▶ [Text provided]:
Do any of you remember when I said I have a thing, and it's getting published?! Today's the day, today's the day, guys, it's RELEASE DAY!! SQUEEEEEE!!
From last year, "I Have a Thing!":
"My 'thing' is a personal essay. It will be included in a collection about infertility and miscarriage, from Kalos Press. Mine is about miscarriage.
"'This isn’t a book that offers solutions – there are plenty of experts for that. Nor is this a book that expounds theological explanations for pain and loss – that necessary job is already well done elsewhere.
"'What this book offers is simpler, and more primary: it offers companionship. No one loss is like any other, yet sharing our losses can offer, if not true solace, at least the comfort of knowing there is someone else there beside you in the dark, someone who understands. We hope that in sharing these stories you will gain the words and phrase to better frame, to better comprehend, to better share, your own story.' [-from the introduction-to-be, quoted in the editor's Call for Submissions here]"
From "A Day (and Nights) in the Life of a Cholestasis Patient (and Stay-at-Home-Mom)":
"The sun has come up, the light slowly grows.
"I eat a little and return to my Kindle and the Not Alone proofs. These beautiful, heartbreaking stories. On a shallow level, amazed by the writing skill of some of the authors, I think of more things I wish I'd said in mine. Too late for that now. I'm honored to be included, and I said what I could at the time. Yes, there was a little more to my story that hadn't happened yet, and a few more reflections, but at least the not-finished aspect gave it more immediacy. I can blog more about it, but in this book form, it's finished and done. It's in God's hands now. All of these stories are.
"And I'm grateful that some of them say some of the things I wish I did, if from slightly different angles. It's important that they're said, it doesn't have to be me who says them. The only thing missing, from my perspective, is any explicit mention, by name, of postpartum depression after miscarriage. Well.
"Brief dizzy spell, and look, it's 7:00. I should try to get some more sleep, if I'm going to.
"The last essay is so perfect. I'm sorry for the author's loss, but given her loss, I'm glad this was written and chosen and placed here.
"I go to bed.
"These beautiful, heartbreaking stories. I want to hug everyone in the world. Especially every mother, but also every father, everyone yearning for a child, even everyone not. Those struggling with other things and those who are like, Why are you hugging me, you crazy lady?!

▶ [Required action]:
Translate the following sentence from the post about the essay collection's release into Spanish: "I'm honored to be included, and I said what I could at the time." The records that follow have no connection to this text.

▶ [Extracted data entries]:
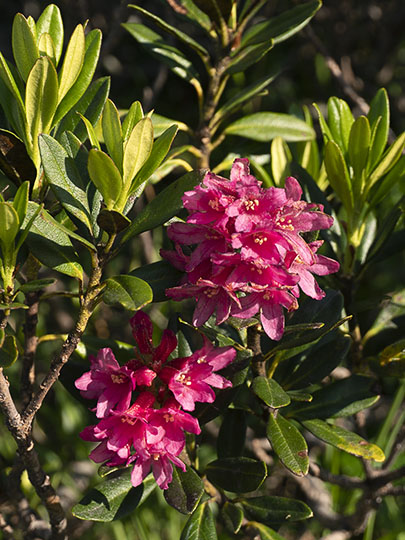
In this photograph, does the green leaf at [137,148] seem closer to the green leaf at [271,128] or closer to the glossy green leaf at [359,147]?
the glossy green leaf at [359,147]

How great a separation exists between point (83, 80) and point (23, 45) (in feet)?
0.44

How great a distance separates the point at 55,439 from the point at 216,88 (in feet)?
5.71

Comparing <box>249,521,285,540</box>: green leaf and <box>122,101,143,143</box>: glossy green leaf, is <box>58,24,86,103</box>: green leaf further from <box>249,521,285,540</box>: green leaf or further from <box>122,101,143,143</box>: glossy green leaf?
<box>249,521,285,540</box>: green leaf

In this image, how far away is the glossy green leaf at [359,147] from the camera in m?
1.33

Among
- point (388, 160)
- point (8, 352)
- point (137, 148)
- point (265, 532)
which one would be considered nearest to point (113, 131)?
point (137, 148)

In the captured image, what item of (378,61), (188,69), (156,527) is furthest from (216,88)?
(156,527)

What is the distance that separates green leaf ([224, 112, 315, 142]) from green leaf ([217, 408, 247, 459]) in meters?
0.69

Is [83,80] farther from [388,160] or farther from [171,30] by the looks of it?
[388,160]

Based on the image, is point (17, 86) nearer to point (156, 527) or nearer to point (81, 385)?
point (81, 385)

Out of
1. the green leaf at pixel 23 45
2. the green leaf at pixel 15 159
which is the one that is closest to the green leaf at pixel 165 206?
the green leaf at pixel 15 159

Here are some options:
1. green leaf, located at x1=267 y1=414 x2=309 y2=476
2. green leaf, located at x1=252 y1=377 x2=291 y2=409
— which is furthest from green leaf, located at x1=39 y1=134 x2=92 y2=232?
green leaf, located at x1=267 y1=414 x2=309 y2=476

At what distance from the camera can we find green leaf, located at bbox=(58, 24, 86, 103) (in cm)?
113

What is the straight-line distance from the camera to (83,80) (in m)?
1.21

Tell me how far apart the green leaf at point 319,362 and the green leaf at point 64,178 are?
0.56 metres
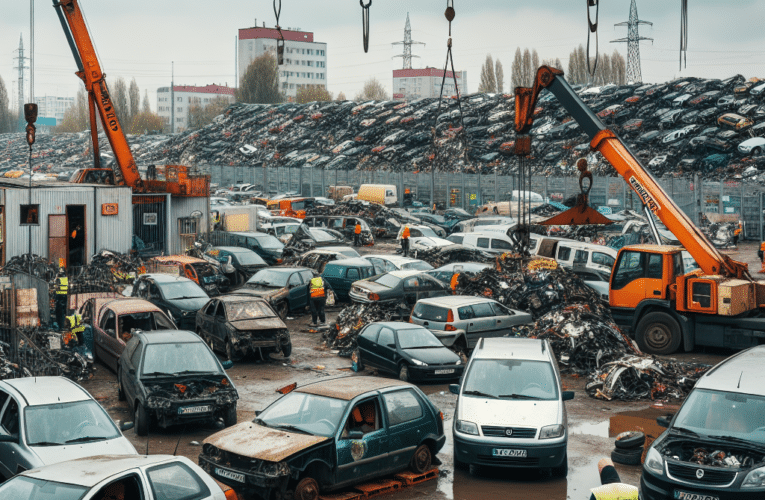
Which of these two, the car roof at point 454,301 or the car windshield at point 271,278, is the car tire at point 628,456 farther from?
the car windshield at point 271,278

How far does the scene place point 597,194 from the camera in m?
48.7

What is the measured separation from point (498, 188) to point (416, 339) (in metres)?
36.0

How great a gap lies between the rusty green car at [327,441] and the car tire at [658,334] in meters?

▶ [Response area]:
Es un honor para mí que me hayan incluido, y dije lo que pude en ese momento.